GOAL OF THE EXERCISE:
Below are the records; copy each line in which "assets" occurs.

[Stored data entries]
* * * * * * *
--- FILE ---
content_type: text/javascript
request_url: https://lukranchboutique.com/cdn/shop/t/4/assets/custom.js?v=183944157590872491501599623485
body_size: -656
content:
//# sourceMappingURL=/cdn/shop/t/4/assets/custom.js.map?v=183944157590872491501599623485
* * * * * * *
ANSWER SECTION:
request_url: https://lukranchboutique.com/cdn/shop/t/4/assets/custom.js?v=183944157590872491501599623485
//# sourceMappingURL=/cdn/shop/t/4/assets/custom.js.map?v=183944157590872491501599623485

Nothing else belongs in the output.